Me explicaron que nuestra candidata al Senado, Martha Coakley, se había

confiado y había pasado el tiempo codeándose con cargos electos, donantes

y peces gordos de los sindicatos en lugar de hablar con los votantes. Por si

fuera poco, había cogido vacaciones solo tres semanas antes de las

elecciones, un gesto que la prensa criticó rotundamente. Entretanto, la

campaña del republicano Scott Brown había despegado. Con su apariencia

de normalidad y su atractivo, por no hablar de la camioneta pickup en la

que se desplazaba a cada rincón del estado, Brown había logrado explotar

los temores y frustraciones de los votantes de clase trabajadora que se

habían visto vapuleados por la recesión, y puesto que vivían en un estado

que ya ofrecía un seguro de salud a todos sus habitantes, consideraban mi

obsesión con aprobar una ley sanitaria federal una gran pérdida de tiempo.

Por lo visto, ni los resultados cada vez más ajustados en las encuestas ni

las llamadas de inquietud de mi equipo y de Harry habían sacado a Coakley

de su estupor. El día anterior, cuando un periodista le preguntó por su

relajado calendario de campaña, dijo, restándole importancia: «¿En lugar de

plantarme en Fenway Park con este frío para saludar a la gente?». Era una

referencia sarcástica al acto de campaña de Scott Brown el día de Año

Nuevo en el campo de béisbol de Boston, donde el equipo de hockey de la

ciudad, los Boston Bruins, iba a disputar el Clásico de Invierno anual de la

Liga Nacional de Hockey contra los Philadelphia Flyers. En una ciudad que

adoraba a sus equipos deportivos, era difícil pronunciar una frase con más

posibilidades de generar rechazo en grandes sectores del electorado.
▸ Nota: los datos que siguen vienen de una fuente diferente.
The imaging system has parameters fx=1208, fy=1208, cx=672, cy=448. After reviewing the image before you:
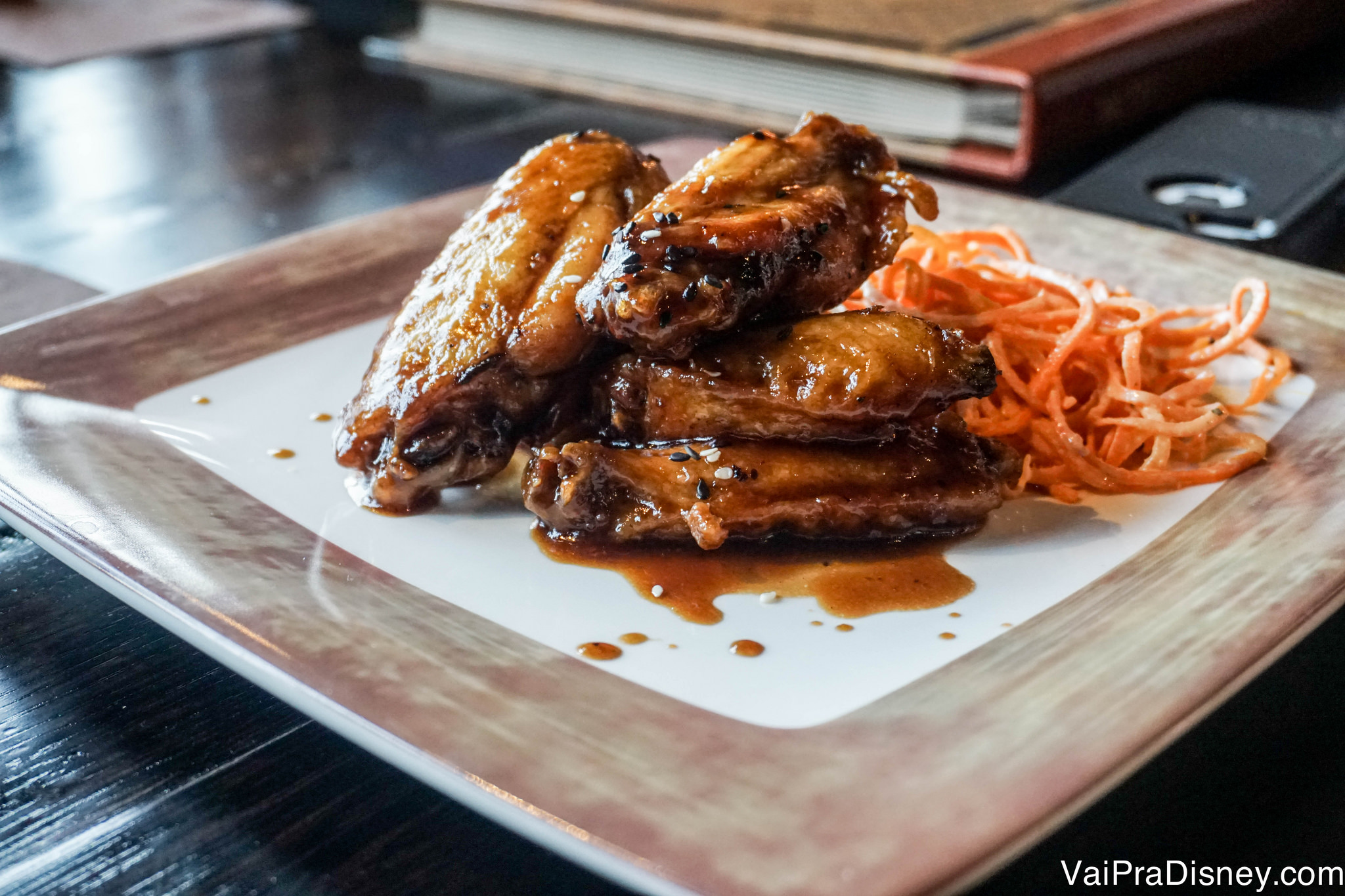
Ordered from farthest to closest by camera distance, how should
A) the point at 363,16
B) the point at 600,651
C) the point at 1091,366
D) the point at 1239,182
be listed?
the point at 363,16
the point at 1239,182
the point at 1091,366
the point at 600,651

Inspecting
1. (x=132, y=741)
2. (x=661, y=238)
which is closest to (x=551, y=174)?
(x=661, y=238)

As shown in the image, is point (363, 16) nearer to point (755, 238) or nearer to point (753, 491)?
point (755, 238)

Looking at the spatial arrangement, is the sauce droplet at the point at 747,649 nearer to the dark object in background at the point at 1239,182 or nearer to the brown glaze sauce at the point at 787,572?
the brown glaze sauce at the point at 787,572

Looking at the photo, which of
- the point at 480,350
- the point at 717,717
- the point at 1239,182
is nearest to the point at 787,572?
the point at 717,717

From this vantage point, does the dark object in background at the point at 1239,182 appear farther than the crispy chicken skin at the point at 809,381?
Yes

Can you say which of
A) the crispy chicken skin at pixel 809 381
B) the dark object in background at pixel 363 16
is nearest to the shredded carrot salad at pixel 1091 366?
the crispy chicken skin at pixel 809 381

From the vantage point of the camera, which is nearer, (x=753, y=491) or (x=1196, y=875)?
(x=1196, y=875)

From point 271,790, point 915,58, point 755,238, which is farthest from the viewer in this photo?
point 915,58

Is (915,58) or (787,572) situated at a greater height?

—No ha dicho eso —respondí perplejo.

Messina señaló el ordenador con la cabeza.

—Está ahí, en la página del Globe .

—¡Nooo! —exclamé, agarrando a Axe de las solapas y sacudiéndolo con

teatralidad. Luego di varios pisotones, como un niño en plena pataleta—.

¡No, no, no! —Hundí los hombros al pensar en las consecuencias—.

Perderá, ¿verdad? —dije finalmente.

No hizo falta que Axe y Messina contestaran. El fin de semana antes de

las elecciones, intenté salvar la situación viajando a Boston para asistir a un

mitin con Coakley, pero era demasiado tarde. Brown ganó holgadamente.